_WORK REQUEST:_ Please reproduce the listing word for word. Pictures stay out.

_MATERIAL PROVIDED:_
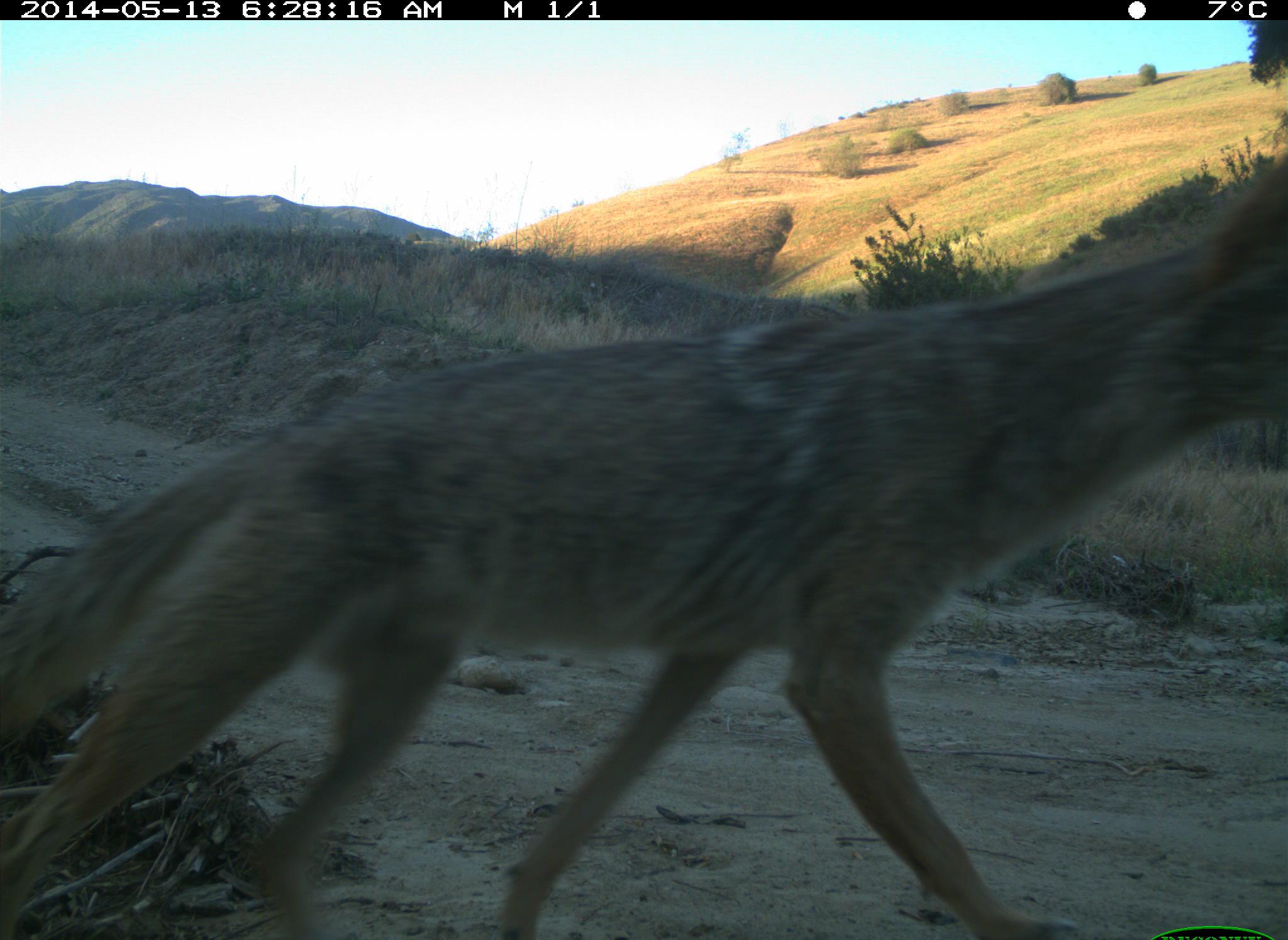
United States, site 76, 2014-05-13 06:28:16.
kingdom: Animalia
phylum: Chordata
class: Mammalia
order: Carnivora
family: Canidae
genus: Canis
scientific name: Canis latrans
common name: coyote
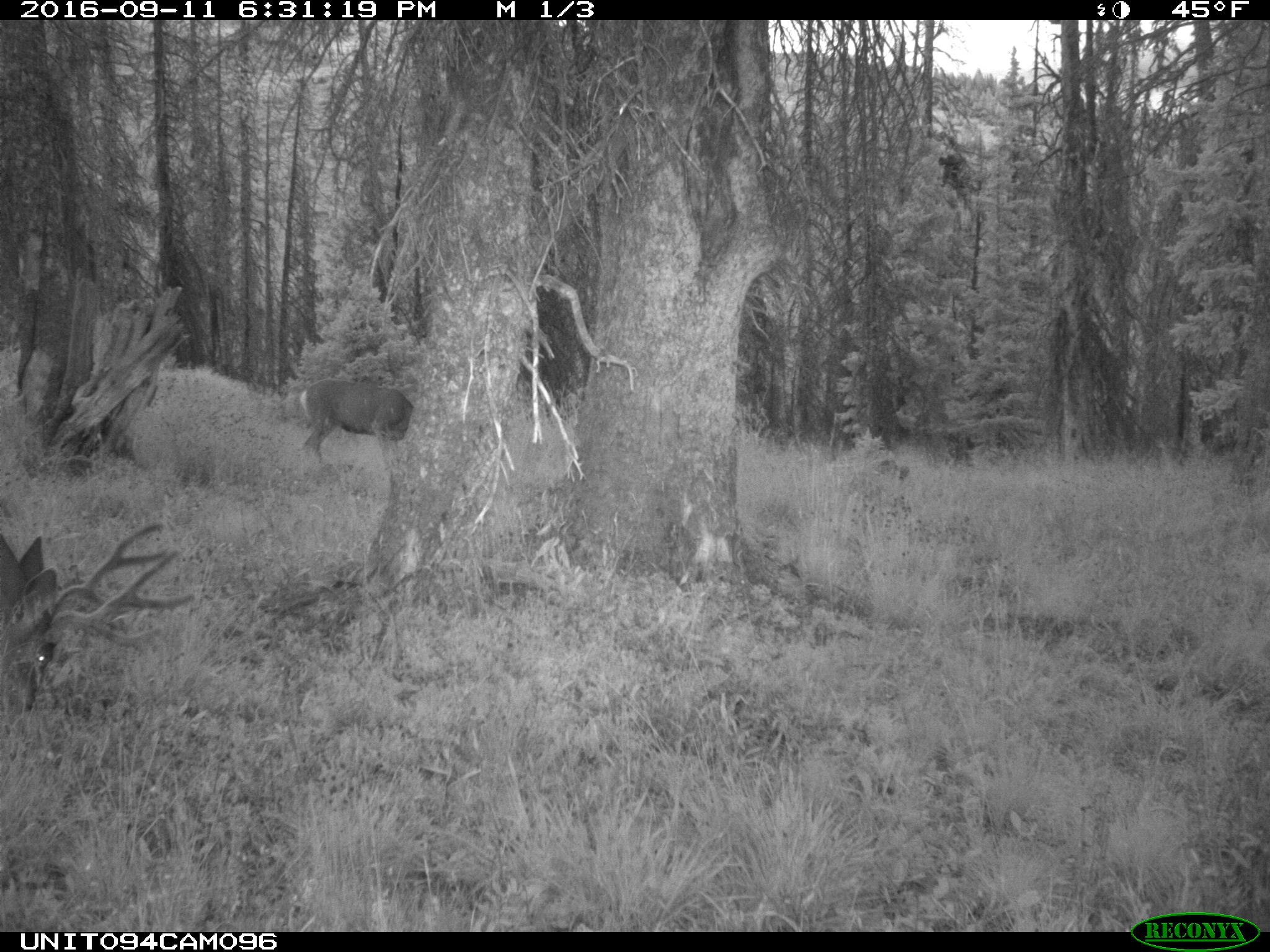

_WRITTEN RESPONSE:_
United States, site 76, 2014-05-13 06:28:16.
kingdom: Animalia
phylum: Chordata
class: Mammalia
order: Carnivora
family: Canidae
genus: Canis
scientific name: Canis latrans
common name: coyote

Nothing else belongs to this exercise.